Letter: Low salaries for teachers at heart of problem
Friday, Aug. 6, 2004 | 8:53 a.m.
I read with interest and enjoyment the recent letter by Virgil A. Sestini. Mr. Sestini was my science teacher back in the dark days of my unimpressive high school career. While I was certainly not a stellar student, he was a stellar teacher.
Mr. Sestini asks, "What is a good teacher worth?" Excellent question. Much of the media and the general public loves to focus on the negative in education and blame many education woes on what goes on in the classroom. Tremendous pressure is forced on any individual teacher by parents, administrators and society in general. While educational detractors are strong on verbiage and demands, they are equally weak on understanding and realistic solutions. The average individual is quite unaware of the impact a school district's administrators have on education. They are the ones who formulate policies, develop programs, distribute funds, set priorities and then order the teachers to implement it all, often with no guidance and/or training, and certainly with little explanation.
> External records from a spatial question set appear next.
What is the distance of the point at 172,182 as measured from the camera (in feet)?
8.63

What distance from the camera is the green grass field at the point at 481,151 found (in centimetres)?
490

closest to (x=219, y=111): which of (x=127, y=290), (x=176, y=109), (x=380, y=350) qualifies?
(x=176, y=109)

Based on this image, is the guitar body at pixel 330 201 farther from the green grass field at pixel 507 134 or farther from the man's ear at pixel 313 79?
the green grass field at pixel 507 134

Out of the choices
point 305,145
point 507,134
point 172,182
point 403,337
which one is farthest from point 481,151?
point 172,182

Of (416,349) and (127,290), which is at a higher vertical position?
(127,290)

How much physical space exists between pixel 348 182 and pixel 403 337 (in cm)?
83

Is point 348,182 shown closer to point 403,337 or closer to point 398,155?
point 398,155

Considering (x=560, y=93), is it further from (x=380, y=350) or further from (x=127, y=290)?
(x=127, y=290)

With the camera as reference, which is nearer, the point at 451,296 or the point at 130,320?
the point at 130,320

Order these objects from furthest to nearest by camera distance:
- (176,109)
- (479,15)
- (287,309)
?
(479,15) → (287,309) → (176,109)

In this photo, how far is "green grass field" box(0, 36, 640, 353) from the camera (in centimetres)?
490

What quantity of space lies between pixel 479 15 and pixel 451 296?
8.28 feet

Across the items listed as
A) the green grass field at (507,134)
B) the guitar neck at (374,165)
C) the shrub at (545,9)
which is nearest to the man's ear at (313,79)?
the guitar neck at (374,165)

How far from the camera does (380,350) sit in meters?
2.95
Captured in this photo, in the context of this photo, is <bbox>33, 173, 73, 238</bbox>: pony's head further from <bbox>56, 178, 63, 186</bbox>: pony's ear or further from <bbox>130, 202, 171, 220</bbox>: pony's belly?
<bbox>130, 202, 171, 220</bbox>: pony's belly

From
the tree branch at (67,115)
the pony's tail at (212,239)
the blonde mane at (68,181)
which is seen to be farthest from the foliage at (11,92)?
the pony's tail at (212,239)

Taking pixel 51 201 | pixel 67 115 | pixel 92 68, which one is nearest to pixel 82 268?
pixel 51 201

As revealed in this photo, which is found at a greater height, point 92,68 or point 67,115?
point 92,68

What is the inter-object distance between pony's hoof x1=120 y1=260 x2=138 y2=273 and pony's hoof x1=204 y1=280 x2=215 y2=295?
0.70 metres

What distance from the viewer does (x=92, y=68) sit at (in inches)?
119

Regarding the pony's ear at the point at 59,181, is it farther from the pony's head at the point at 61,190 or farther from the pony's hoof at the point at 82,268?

"What is a good teacher worth?" Well, apparently in Nevada, and many other states, not much. When well-trained and very qualified people can't earn a living wage, let alone a respectable one, in a profession they love, they reluctantly leave it. Nationally, 50 percent of newly hired teachers will leave teaching within five years, most because they financially can't survive. The complainers will continue to whine, the legislators will continue to underfund, and in the end they will still be mystified why they got what they paid for.